**STATED GOAL:**
Collect every line in the records below that contains the string "cone", and copy each such line in full.

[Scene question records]

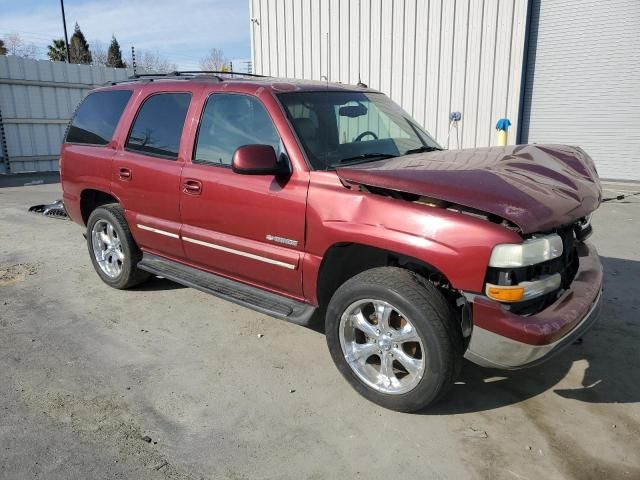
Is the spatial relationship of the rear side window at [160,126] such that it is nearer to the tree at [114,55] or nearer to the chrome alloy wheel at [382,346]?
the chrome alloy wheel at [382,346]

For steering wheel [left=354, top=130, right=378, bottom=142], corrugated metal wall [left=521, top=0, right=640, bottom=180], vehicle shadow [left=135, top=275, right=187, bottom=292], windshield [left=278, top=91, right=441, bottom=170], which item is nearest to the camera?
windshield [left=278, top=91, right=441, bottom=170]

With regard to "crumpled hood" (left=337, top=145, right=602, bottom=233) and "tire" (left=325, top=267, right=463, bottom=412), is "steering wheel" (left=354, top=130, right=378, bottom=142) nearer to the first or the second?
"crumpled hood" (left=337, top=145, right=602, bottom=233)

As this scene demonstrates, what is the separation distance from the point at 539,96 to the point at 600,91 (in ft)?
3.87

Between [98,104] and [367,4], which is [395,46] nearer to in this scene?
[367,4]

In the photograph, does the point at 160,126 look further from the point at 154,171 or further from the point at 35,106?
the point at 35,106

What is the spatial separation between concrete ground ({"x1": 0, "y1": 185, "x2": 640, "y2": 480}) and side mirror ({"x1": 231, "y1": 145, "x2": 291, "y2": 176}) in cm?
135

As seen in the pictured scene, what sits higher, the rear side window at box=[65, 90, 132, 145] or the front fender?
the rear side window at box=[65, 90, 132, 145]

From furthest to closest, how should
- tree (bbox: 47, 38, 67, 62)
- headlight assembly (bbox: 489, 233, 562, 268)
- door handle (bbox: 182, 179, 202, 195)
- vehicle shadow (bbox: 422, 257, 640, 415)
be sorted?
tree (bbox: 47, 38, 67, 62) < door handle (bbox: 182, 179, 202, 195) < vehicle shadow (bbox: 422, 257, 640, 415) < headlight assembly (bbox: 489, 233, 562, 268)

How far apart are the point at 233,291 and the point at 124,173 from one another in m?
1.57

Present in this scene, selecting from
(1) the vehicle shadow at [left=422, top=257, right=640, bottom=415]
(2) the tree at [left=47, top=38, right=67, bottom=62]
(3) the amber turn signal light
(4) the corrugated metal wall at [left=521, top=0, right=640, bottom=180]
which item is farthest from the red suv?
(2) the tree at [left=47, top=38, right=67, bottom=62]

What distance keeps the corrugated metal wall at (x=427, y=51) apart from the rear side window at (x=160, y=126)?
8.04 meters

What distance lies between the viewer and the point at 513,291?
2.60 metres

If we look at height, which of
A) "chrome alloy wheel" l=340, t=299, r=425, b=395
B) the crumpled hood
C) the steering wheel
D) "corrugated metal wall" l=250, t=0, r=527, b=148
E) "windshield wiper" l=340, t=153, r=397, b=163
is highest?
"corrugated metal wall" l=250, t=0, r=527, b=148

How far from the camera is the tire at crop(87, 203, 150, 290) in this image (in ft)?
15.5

--

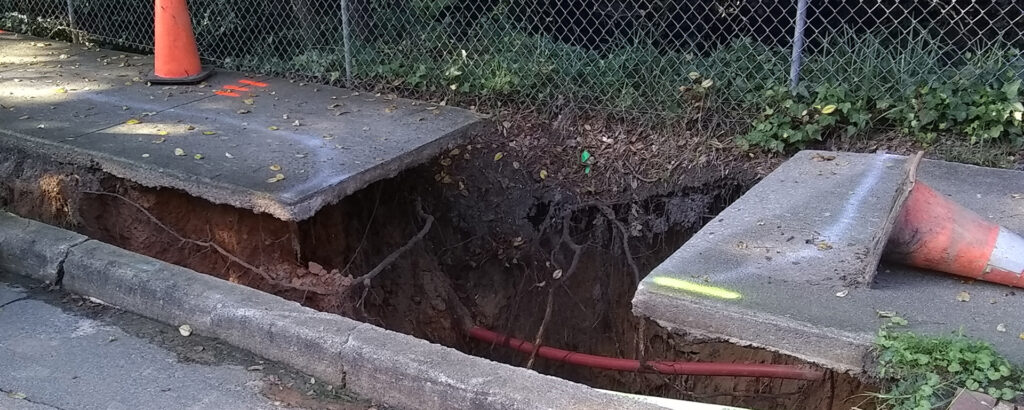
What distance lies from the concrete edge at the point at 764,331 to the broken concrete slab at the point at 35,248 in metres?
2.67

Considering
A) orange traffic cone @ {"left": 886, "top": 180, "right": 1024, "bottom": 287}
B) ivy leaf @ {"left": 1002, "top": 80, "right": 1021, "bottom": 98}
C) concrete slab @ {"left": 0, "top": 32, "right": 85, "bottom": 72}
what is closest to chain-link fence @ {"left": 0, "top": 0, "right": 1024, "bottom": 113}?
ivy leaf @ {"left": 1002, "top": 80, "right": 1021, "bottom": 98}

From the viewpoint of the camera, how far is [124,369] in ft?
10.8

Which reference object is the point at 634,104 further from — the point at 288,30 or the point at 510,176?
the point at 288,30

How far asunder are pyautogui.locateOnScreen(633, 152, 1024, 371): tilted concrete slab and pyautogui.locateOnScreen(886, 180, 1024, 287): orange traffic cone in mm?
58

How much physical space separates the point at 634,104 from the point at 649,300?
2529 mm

* * *

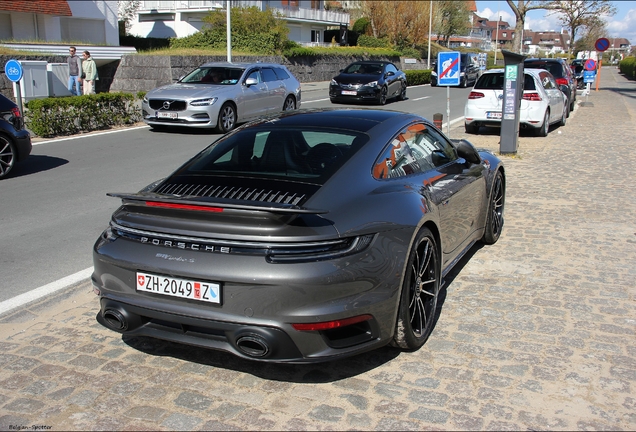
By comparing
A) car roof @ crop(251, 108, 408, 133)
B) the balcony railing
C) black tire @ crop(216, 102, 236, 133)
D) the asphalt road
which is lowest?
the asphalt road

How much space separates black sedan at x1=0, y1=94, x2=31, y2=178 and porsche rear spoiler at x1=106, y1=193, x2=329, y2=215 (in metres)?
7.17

**SOLUTION FOR THIS TASK:**
A) orange traffic cone @ {"left": 886, "top": 180, "right": 1024, "bottom": 287}
How far asunder are pyautogui.locateOnScreen(633, 152, 1024, 371): tilted concrete slab and pyautogui.locateOnScreen(886, 180, 1024, 287): orange traffic cone in mm?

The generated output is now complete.